* [Passage provided]
How the right kind of image can strengthen and reinforce the value proposition of a Facebook ad Experiment ID: #9011

Boys Town

Experiment Summary

Ended On: 5/17/2018

Boys Town offers a free email series for parents on bullying. Through previous testing, they had found that long, story-based copy works best in their Facebook ads to acquire more names through the series. To build up on that learning, they hypothesized that a different photo might also impact conversion. They developed a treatment ad that showed the face of a child who looked sad – as if he had been bullied and tested this against the original image that showed a child who was sad, but you couldn’t see their face. They didn’t change any other element of the ad.

Research Question

Would a new image increase conversion?

Design

C: Full image of boy
T1: Image of boy's face

Results

Treatment Name Conv. Rate Relative Difference Confidence
C: Full image of boy 0.10%
T1: Image of boy's face 0.35% 259.2% 100.0%

This experiment has a required sample size of 3,957 in order to be valid. Since the experiment had a total sample size of 113,456, and the level of confidence is above 95% the experiment results are valid.

[Recorded data]
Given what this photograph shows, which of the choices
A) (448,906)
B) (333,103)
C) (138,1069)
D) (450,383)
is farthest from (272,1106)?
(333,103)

* [Problem details]
In the Boys Town ad experiment, what conversion rate did the treatment showing the boy's face reach?

* [Reply]
0.35%